Esther Hicks (née Weaver, born March 5, 1948) is an American inspirational speaker, channeler, and author. She has co-written nine books with her late husband Jerry Hicks, presented numerous workshops on the law of attraction with Abraham-Hicks Publications and appeared in the original version of the 2006 film The Secret. The Hicks' books, including the series The Law of Attraction, are – according to Esther Hicks – "translated from a group of non-physical entities called Abraham". Hicks describes what she is doing as tapping into "infinite intelligence".

Biography
Esther Weaver was born in Coalville, Utah on March 5, 1948. At age 20 she met her first husband, and from that marriage were born two daughters, one of whom (Tracy) works with her.  In 1976 she met Jerry Hicks, then a successful Amway distributor, and they married four years later. In his early life Jerry Hicks had been a circus acrobat for two years in Cuba, and then, beginning in 1948, had toured for 20 years as a musician, master of ceremonies, and comedian. Jerry Hicks died November 18, 2011, from cancer. He was 85 years old.

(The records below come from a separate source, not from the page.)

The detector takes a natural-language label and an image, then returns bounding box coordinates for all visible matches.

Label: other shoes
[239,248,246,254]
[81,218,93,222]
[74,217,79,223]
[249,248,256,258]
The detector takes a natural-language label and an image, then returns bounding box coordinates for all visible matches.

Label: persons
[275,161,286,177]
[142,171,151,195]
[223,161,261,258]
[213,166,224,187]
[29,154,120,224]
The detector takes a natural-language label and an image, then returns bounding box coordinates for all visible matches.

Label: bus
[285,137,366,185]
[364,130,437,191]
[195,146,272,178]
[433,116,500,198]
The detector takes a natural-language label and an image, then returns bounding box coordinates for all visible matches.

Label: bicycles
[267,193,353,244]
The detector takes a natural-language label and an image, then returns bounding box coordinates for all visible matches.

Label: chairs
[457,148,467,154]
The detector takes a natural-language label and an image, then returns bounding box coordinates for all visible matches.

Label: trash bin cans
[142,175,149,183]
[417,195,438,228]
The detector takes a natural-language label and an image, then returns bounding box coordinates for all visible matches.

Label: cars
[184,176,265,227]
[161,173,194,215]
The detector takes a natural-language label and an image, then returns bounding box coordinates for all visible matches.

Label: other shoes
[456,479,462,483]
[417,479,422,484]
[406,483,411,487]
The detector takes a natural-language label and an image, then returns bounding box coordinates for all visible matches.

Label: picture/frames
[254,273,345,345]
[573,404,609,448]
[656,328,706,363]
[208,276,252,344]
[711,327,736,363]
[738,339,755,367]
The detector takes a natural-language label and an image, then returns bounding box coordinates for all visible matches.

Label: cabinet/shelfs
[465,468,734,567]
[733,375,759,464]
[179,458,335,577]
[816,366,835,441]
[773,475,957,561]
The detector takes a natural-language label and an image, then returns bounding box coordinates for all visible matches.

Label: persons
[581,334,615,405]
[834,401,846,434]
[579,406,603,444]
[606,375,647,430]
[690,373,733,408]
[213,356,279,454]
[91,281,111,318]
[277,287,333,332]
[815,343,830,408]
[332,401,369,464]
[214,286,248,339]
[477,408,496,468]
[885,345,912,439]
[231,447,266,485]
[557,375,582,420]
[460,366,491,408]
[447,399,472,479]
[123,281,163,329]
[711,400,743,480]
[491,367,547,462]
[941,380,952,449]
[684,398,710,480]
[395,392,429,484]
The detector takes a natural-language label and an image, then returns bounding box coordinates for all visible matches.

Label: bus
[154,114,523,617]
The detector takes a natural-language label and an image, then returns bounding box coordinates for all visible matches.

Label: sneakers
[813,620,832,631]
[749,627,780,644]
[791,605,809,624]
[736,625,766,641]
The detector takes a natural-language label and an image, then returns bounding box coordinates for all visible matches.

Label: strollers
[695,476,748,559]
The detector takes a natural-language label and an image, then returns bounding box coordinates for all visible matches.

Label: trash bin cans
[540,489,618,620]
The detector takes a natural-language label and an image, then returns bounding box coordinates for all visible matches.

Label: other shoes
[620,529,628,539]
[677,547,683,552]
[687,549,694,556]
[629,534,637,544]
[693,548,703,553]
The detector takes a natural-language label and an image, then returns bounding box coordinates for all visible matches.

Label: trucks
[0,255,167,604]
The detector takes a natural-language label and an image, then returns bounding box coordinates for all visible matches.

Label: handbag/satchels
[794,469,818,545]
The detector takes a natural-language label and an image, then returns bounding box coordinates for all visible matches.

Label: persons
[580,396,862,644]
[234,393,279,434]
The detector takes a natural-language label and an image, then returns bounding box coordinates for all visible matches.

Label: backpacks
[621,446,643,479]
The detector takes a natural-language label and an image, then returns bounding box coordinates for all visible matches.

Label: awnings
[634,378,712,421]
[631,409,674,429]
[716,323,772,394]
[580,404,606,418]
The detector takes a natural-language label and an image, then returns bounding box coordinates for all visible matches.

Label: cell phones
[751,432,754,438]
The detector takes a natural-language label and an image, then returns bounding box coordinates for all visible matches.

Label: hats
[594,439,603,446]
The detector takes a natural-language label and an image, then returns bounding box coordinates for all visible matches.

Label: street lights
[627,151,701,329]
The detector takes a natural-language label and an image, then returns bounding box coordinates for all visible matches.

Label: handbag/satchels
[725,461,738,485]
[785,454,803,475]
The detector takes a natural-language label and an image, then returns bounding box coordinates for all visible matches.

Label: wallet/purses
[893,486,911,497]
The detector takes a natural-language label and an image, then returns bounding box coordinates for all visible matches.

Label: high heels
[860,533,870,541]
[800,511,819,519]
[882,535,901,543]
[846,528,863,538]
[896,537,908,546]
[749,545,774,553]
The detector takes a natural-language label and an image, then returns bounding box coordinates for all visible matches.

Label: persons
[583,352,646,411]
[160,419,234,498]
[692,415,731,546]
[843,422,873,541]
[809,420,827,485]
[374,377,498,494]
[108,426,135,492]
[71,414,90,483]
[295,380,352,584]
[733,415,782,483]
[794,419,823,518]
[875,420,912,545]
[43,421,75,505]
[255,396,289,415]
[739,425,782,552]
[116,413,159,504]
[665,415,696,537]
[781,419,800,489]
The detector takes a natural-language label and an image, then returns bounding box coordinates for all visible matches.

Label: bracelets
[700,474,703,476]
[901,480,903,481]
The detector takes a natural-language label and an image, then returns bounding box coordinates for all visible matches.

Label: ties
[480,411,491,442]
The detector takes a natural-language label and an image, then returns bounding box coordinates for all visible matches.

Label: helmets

Outline of Abraham–Hicks' teachings
According to Esther and Jerry Hicks, "Abraham" consists of a group of entities that are "interpreted" by Esther Hicks. Abraham has described themselves as "a group consciousness from the non-physical dimension". They have also said, "We are that which you are. You are the leading edge of that which we are. We are that which is at the heart of all religions." Abraham has said through Esther that, whenever one feels moments of great love, exhilaration, or pure joy, that is the energy of source and that is who Abraham is.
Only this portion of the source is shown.